Showing 12 changed files with 414 additions and 98 deletions.
diff --git a/docs/source/gs-processing/gs-processing-getting-started.rst b/docs/source/gs-processing/gs-processing-getting-started.rst
@@ -161,6 +161,22 @@ GSProcessing supports both the GConstruct JSON configuration format,
 as well as its own GSProcessing config. You can learn about the
 GSProcessing JSON configuration in :doc:`developer/input-configuration`.
 
+Re-applying feature transformations to new data
+-----------------------------------------------
+
+Often you will process your data at training time and run inference at later
+dates.
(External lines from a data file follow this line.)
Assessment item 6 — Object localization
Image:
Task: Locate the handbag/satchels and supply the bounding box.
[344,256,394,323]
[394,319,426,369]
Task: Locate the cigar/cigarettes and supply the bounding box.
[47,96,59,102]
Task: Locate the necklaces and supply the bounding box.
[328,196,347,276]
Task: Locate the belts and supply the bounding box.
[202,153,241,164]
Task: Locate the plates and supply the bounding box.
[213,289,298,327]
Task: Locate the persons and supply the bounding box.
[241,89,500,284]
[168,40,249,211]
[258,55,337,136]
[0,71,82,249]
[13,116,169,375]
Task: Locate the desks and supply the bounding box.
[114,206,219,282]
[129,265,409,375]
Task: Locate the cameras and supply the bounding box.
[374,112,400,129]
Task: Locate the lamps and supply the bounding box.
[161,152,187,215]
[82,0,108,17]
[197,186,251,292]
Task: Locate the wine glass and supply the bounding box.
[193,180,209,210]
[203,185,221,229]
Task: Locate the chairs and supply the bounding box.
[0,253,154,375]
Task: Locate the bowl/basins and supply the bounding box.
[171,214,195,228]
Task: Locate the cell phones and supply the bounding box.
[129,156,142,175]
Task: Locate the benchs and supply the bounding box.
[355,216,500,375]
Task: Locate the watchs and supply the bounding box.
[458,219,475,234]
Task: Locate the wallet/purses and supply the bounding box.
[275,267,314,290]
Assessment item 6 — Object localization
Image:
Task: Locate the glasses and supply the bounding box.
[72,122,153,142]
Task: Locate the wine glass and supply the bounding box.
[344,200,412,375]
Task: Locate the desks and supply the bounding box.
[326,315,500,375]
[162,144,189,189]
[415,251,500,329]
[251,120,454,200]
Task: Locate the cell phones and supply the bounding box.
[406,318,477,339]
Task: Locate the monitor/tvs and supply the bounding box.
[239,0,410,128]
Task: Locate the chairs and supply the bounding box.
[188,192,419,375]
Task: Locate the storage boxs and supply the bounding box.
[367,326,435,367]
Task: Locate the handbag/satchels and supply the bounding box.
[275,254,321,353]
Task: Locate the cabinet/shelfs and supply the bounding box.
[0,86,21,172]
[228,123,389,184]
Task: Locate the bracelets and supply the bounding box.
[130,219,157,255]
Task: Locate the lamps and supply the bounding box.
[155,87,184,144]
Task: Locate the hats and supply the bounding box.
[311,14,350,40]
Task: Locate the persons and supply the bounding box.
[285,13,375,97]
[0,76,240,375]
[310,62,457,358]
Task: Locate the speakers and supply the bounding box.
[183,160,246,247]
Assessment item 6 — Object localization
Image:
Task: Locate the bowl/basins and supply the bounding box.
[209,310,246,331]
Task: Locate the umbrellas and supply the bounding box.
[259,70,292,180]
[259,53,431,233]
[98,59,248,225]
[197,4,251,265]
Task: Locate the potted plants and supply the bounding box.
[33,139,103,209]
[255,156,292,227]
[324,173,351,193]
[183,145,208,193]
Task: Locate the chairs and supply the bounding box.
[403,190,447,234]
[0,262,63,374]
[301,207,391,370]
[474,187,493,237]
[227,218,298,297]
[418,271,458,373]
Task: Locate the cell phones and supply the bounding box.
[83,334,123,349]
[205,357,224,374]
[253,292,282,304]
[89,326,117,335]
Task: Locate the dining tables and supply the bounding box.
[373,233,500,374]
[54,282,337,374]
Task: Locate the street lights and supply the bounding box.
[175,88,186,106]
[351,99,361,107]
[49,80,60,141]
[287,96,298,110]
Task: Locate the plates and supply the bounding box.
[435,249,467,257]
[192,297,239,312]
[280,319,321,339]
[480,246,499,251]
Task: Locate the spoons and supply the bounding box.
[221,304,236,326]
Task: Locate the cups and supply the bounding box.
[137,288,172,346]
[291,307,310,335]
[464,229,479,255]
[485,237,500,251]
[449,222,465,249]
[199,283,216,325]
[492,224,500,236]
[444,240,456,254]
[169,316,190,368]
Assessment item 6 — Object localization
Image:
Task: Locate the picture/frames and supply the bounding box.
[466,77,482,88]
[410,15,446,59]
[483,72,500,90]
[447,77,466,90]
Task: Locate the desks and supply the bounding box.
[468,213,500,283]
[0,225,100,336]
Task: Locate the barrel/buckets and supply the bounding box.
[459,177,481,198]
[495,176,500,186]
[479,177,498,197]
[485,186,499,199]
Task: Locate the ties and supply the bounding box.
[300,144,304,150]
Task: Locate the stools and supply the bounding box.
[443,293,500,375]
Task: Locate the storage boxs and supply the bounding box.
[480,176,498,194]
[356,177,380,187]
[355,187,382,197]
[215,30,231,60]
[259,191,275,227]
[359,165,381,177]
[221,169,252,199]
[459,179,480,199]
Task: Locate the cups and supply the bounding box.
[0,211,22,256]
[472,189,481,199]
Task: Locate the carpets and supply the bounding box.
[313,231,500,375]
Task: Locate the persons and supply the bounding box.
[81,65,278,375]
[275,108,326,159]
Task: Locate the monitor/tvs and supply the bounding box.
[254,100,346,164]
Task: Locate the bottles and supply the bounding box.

If your data changes in the meantime. e.g. new values appear in a
+categorical feature, you'll need to ensure no new values appear in the transformed
+data, as the trained model relies on pre-existing values only.
+
+To achieve that, GSProcessing creates an additional file in the output,
+named ``precomputed_transformations.json``. To ensure the same transformations
+are applied to new data, you can copy this file to the top-level path of your
+new input data, and GSProcessing will pick up any transformations there to ensure
+the produced data match the ones that were used to train your model.
+
+Currently, we only support re-applying transformations for categorical features.
+
 
 Developer guide
 ---------------

diff --git a/docs/source/gs-processing/usage/example.rst b/docs/source/gs-processing/usage/example.rst
@@ -173,7 +173,7 @@ we can use the following command to run the processing job locally:
 
 .. code-block:: bash
 
-    gs-processing --config-filename gconstruct-config.json \
+    gs-processing --config-filename gsprocessing-config.json \
         --input-prefix ./tests/resources/small_heterogeneous_graph \
         --output-prefix /tmp/gsprocessing-example/ \
         --do-repartition True
@@ -211,26 +211,44 @@ and can be used downstream to create a partitioned graph.
 .. code-block:: bash
 
     $ cd /tmp/gsprocessing-example
-    $ ls
-
-    edges/  launch_arguments.json  metadata.json  node_data/
-    raw_id_mappings/  perf_counters.json  updated_row_counts_metadata.json
+    $ ls -l
+
+    edges/
+    gsprocessing-config_with_transformations.json
+    launch_arguments.json
+    metadata.json
+    node_data/
+    perf_counters.json
+    precomputed_transformations.json
+    raw_id_mappings/
+    updated_row_counts_metadata.json
 
 We have a few JSON files and the data directories containing
 the graph structure, features, and labels. In more detail:
 
+* ``gsprocessing-config_with_transformations.json``: This is the input configuration
+  we used, modified to include representations of any supported transformations
+  we applied. This file can be used to re-apply the transformations on new data.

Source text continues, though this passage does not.